Exercise: Find and copy each line in the material below where the string "labeled" occurs.

-- Opening Marker --

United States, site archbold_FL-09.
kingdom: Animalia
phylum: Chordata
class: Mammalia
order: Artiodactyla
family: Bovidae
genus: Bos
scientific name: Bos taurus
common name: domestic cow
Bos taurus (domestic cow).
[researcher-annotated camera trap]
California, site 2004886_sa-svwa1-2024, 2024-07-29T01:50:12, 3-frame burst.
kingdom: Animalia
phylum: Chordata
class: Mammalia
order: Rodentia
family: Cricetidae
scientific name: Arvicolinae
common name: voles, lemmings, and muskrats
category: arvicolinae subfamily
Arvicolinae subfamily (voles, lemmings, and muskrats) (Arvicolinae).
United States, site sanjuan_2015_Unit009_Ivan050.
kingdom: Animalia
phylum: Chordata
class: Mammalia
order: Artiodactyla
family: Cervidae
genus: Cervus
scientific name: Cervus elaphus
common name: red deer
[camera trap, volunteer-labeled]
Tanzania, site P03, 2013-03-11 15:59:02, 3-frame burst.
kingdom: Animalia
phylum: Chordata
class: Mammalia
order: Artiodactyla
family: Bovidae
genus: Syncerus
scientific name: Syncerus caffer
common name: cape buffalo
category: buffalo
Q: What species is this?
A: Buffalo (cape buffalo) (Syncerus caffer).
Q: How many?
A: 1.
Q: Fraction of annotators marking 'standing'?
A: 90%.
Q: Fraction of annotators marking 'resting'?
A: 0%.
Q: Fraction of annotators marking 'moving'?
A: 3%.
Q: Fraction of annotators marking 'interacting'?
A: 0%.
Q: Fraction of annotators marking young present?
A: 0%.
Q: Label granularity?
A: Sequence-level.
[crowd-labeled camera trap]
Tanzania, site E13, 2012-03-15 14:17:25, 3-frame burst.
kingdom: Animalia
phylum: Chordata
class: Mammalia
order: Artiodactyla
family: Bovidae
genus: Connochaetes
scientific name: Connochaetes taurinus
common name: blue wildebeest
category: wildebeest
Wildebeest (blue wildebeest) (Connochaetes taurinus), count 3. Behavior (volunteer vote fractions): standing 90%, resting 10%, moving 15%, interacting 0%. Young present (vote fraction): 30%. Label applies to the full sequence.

-- Closing Marker --

Output for this task:
[camera trap, volunteer-labeled]
[crowd-labeled camera trap]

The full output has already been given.